BEGIN

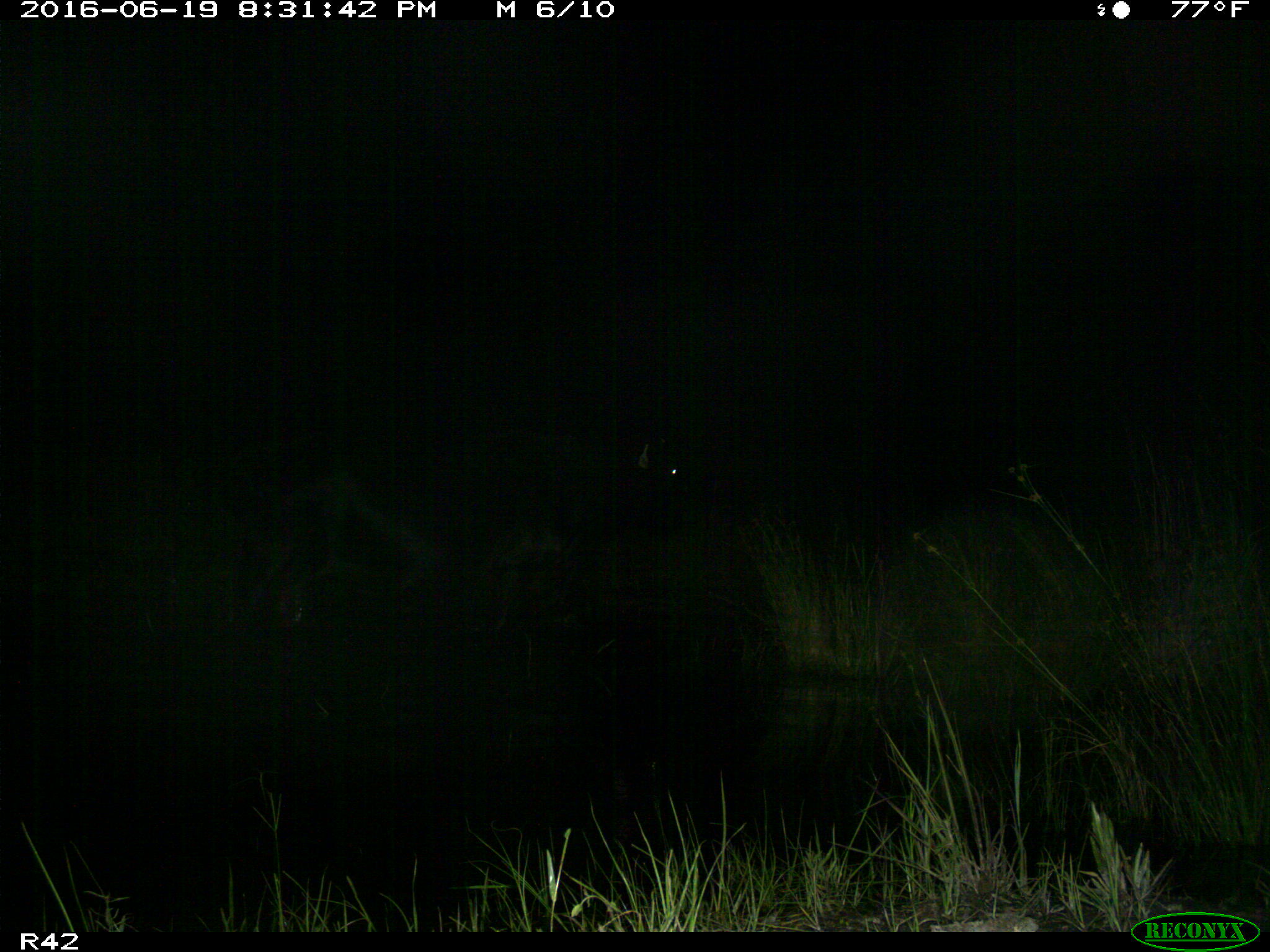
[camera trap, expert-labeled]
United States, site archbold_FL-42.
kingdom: Animalia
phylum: Chordata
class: Mammalia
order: Artiodactyla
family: Bovidae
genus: Bos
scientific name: Bos taurus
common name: domestic cow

END

**Description of the task:**
Repeat the data exactly, excluding the pictures.

**Response to the exercise:**
[camera trap, expert-labeled]
United States, site archbold_FL-42.
kingdom: Animalia
phylum: Chordata
class: Mammalia
order: Artiodactyla
family: Bovidae
genus: Bos
scientific name: Bos taurus
common name: domestic cow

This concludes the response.